◆ **What is expected**: Can you give the stretch of entries from the line containing "Studying this image, how" through the end of the entries as a JSON list of strings, one per line, leaving out blank lines and pictures?

[Data entries]
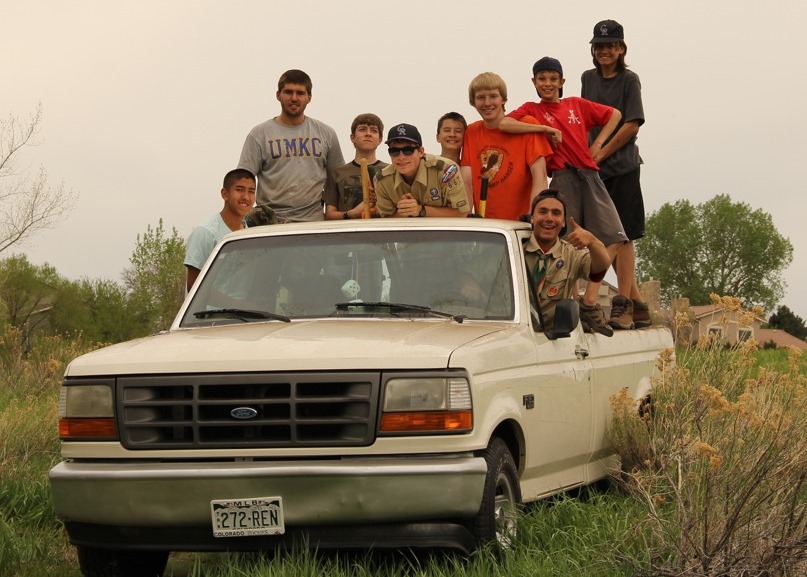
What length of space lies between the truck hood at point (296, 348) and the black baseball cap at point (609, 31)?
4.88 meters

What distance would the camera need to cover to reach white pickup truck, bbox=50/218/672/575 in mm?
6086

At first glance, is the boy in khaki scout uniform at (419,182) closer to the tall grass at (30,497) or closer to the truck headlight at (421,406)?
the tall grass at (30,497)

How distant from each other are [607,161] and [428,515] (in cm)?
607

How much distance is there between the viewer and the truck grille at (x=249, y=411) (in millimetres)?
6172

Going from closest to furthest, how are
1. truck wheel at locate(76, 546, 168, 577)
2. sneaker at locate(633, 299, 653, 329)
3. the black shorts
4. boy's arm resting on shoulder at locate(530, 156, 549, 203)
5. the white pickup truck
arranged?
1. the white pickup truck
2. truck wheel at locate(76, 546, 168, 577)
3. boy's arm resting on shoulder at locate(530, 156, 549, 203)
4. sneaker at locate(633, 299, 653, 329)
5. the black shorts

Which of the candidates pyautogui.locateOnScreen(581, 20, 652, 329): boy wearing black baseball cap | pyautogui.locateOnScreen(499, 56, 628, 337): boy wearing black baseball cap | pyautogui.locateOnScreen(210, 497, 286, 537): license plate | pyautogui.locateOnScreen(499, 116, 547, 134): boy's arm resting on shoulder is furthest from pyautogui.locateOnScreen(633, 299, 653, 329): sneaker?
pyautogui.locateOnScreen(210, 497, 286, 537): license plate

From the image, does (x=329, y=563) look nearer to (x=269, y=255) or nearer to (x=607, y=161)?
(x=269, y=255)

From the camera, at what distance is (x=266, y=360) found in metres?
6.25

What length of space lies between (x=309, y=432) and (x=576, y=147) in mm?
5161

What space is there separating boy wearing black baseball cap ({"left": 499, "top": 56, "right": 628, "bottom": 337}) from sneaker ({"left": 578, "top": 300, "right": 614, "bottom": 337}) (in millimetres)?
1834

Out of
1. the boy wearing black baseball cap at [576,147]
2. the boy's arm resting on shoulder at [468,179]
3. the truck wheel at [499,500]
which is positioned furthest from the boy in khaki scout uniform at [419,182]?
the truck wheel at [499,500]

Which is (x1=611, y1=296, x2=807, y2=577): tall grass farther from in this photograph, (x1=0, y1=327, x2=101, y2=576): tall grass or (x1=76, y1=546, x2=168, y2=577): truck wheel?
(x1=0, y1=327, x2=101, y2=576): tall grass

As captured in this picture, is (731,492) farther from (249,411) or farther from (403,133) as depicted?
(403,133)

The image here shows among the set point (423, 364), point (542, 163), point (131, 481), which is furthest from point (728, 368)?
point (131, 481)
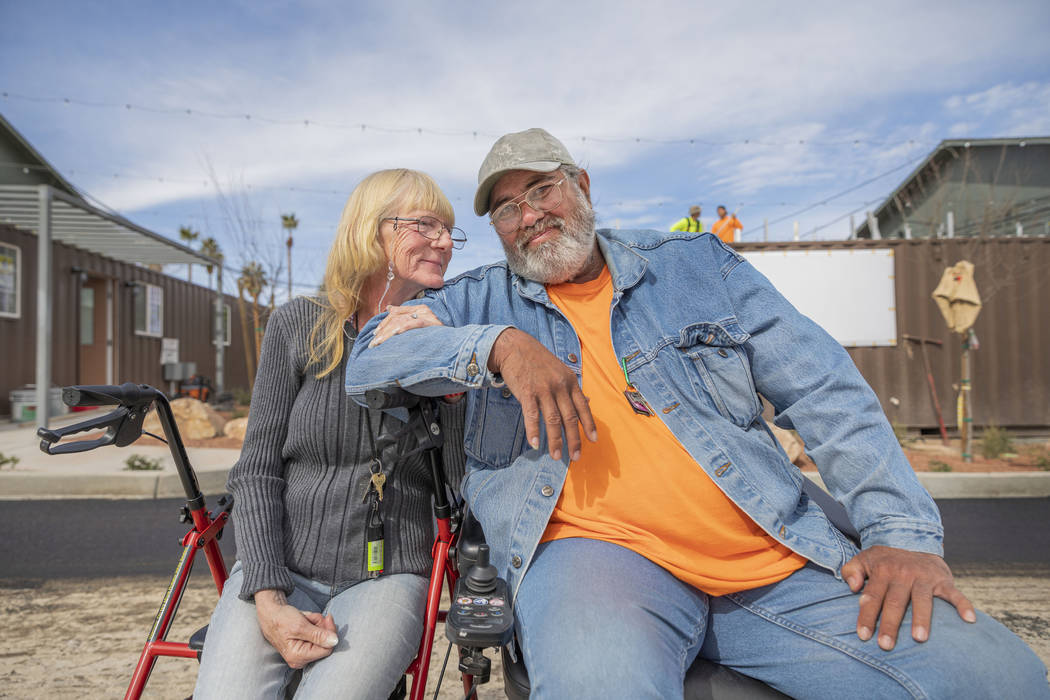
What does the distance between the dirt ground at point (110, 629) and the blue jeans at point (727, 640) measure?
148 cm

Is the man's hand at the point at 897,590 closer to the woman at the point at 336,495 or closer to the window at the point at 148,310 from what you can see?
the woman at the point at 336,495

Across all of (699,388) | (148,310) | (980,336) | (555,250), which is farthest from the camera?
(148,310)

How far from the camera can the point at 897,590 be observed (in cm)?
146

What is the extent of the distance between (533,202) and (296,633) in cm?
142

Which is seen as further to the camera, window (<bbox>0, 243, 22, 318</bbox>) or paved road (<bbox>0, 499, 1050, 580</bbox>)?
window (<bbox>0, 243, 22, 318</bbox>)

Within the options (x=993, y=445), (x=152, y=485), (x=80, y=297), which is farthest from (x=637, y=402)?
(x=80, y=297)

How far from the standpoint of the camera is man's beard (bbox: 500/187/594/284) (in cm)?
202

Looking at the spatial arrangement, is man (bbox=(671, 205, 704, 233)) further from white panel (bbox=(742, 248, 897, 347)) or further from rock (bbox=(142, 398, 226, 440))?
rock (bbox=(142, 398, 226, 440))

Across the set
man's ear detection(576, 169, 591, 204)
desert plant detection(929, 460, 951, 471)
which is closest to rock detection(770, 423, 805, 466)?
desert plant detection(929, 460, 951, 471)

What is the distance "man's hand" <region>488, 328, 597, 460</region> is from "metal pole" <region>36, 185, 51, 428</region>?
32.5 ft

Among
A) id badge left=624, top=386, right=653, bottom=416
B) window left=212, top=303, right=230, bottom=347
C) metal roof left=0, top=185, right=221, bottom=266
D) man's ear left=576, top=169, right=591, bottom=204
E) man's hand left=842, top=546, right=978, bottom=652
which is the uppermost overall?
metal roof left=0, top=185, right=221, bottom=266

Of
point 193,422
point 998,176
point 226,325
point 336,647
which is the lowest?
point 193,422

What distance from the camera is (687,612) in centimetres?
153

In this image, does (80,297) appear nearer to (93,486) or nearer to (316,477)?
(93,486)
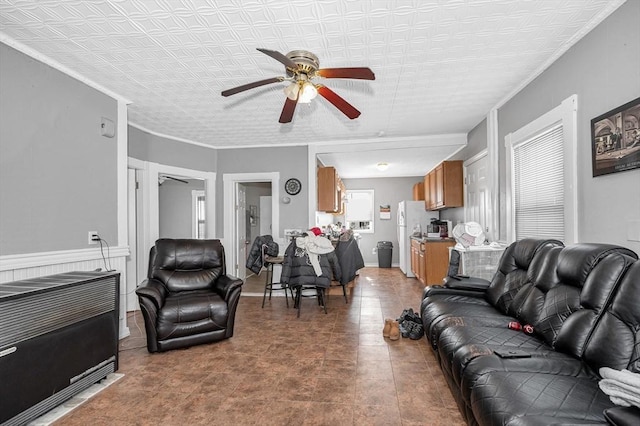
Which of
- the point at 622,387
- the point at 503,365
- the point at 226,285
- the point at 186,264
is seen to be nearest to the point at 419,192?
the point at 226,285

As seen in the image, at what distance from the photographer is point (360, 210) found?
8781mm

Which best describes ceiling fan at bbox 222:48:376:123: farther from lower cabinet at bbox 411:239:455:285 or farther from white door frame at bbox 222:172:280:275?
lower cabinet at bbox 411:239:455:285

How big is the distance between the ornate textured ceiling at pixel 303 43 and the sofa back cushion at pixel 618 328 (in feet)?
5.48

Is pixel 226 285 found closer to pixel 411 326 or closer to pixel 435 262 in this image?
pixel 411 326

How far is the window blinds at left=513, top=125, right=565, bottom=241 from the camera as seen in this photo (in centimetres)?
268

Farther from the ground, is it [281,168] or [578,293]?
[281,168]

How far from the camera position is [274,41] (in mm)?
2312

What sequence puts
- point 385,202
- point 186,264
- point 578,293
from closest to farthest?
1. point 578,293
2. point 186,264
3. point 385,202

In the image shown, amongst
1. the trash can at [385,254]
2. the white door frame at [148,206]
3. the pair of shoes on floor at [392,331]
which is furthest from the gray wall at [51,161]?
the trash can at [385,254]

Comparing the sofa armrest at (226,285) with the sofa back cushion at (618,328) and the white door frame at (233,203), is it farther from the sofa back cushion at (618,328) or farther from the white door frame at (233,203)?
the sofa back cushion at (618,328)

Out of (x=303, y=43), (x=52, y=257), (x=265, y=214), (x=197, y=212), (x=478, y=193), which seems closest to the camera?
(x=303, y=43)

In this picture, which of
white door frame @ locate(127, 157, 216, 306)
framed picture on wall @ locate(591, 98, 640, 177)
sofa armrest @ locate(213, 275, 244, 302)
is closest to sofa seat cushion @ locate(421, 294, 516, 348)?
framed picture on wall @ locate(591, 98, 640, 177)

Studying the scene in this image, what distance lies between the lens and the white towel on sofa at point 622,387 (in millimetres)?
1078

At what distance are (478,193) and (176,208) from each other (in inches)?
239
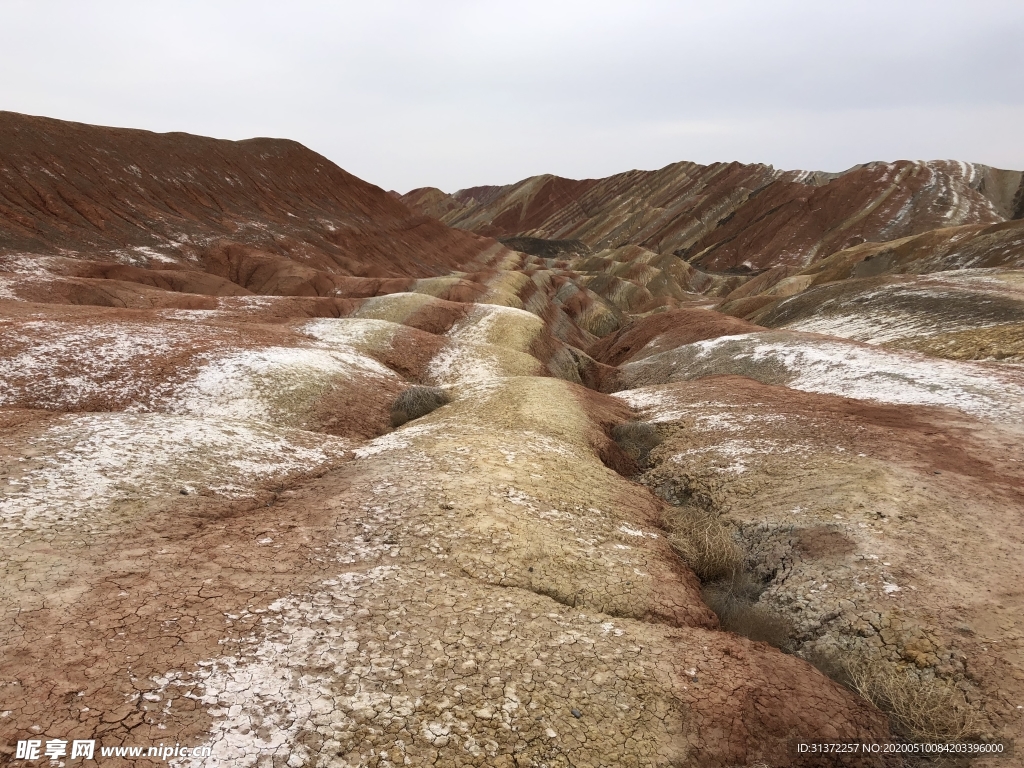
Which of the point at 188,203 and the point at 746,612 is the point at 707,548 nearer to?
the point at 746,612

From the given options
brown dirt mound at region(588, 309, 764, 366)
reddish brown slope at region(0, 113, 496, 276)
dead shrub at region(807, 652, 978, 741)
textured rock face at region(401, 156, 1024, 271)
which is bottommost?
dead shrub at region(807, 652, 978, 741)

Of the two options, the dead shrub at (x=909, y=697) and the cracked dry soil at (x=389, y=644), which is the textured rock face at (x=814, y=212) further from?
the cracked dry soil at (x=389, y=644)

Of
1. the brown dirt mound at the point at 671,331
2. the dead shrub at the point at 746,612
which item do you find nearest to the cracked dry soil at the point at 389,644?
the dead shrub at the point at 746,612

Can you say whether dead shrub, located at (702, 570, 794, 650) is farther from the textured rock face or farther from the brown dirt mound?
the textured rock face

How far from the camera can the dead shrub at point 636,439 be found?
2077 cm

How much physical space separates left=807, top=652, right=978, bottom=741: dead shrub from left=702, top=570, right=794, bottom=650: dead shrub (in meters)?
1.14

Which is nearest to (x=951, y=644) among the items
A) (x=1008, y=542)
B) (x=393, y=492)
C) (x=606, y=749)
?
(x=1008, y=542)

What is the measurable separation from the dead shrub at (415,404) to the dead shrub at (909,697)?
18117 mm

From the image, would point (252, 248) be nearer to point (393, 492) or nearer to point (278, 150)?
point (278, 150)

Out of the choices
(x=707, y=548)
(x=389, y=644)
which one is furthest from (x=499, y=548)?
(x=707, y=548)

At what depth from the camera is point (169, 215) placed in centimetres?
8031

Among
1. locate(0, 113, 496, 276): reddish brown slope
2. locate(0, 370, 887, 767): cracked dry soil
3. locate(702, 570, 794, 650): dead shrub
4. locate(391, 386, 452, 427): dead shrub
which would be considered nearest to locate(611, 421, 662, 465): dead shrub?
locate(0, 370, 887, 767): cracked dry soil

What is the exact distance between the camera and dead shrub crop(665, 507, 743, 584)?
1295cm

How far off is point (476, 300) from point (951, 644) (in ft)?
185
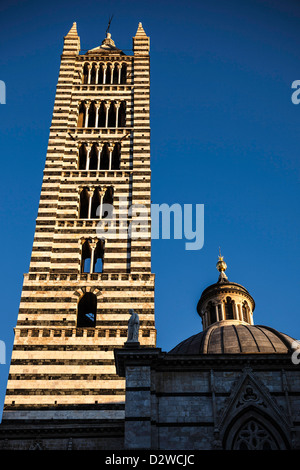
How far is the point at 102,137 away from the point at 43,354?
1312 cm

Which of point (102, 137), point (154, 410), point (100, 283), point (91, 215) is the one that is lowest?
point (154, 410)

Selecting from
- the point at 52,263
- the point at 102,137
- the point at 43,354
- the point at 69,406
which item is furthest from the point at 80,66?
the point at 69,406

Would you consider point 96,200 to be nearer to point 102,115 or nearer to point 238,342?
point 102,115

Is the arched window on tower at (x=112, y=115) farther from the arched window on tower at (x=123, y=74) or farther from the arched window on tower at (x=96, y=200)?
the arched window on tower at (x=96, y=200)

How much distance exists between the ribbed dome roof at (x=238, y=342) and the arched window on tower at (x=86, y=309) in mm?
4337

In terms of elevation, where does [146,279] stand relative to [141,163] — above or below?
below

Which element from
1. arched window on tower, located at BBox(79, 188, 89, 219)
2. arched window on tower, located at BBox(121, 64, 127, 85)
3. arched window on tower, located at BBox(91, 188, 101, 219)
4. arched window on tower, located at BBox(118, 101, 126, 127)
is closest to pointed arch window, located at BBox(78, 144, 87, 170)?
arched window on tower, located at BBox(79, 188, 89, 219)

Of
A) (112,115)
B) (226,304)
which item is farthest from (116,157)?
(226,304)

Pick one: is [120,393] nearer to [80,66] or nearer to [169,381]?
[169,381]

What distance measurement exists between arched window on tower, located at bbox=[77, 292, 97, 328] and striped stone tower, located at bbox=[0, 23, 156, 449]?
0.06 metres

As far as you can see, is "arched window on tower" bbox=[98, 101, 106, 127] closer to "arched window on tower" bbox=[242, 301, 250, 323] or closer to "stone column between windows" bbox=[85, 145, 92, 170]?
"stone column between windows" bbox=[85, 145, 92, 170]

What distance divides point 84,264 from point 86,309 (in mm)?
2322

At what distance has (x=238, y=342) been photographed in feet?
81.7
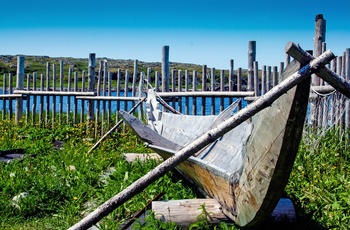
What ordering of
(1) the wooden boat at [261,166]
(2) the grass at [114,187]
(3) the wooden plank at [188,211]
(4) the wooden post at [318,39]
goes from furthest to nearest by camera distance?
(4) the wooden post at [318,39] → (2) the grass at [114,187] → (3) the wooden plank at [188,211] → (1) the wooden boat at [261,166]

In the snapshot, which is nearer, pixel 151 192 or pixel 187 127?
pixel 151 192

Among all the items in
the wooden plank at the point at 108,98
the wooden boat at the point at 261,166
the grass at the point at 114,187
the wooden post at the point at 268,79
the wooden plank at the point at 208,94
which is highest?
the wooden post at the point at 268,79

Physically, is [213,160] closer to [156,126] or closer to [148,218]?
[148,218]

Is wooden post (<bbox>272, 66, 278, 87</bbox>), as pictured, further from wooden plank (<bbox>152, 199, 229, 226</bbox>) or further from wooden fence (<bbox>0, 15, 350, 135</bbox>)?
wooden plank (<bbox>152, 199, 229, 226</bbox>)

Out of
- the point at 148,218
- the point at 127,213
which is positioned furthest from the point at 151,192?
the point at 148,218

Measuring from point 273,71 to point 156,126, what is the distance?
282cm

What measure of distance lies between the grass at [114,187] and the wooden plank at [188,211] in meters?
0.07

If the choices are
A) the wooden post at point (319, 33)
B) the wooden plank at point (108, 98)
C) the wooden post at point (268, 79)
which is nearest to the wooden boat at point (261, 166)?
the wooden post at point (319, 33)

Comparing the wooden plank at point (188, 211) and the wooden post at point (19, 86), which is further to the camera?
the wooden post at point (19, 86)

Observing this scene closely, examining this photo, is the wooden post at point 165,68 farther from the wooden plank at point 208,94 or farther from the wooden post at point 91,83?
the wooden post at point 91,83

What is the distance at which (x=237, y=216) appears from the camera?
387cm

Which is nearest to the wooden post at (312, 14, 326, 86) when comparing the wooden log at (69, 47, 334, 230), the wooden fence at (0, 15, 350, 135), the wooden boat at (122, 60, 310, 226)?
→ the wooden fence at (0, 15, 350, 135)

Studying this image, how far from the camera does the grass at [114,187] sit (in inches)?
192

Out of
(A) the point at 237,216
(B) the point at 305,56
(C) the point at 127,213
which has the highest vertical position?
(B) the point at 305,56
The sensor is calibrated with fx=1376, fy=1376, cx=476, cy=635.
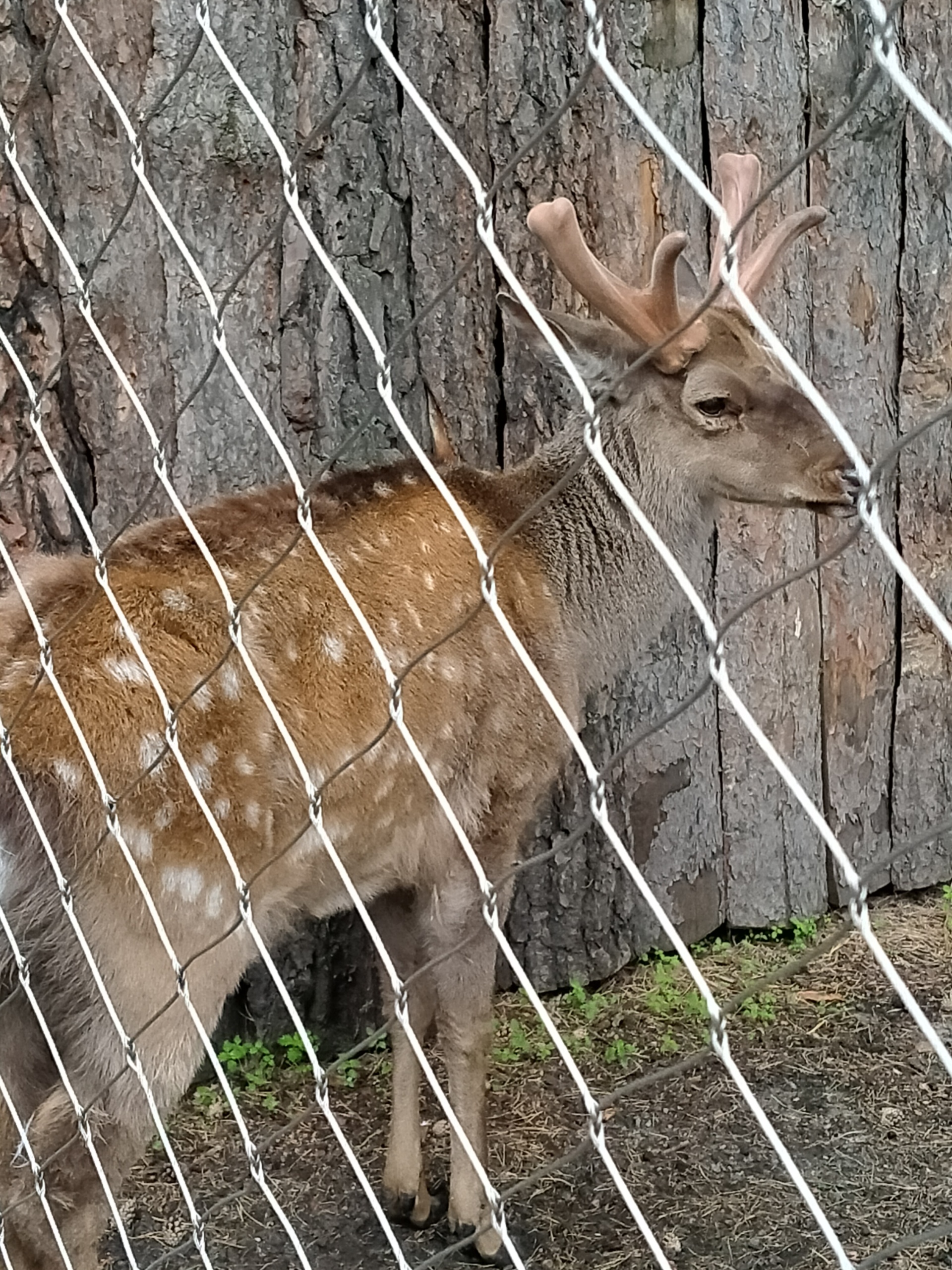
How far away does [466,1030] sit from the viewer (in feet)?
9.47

◆ **Written solution**:
[
  "Studying this image, how far from the camera does the grass at [114,187] sit (in inches)?",
  "192",
  "Out of",
  "(A) the point at 237,216",
  "(B) the point at 305,56",
  "(C) the point at 127,213",
  "which has the highest vertical position?",
  "(B) the point at 305,56",
  "The sensor is calibrated with fx=1376, fy=1376, cx=476, cy=635.",
  "How far away does [466,1030] sit from the viewer (in feet)?",
  "9.47"
]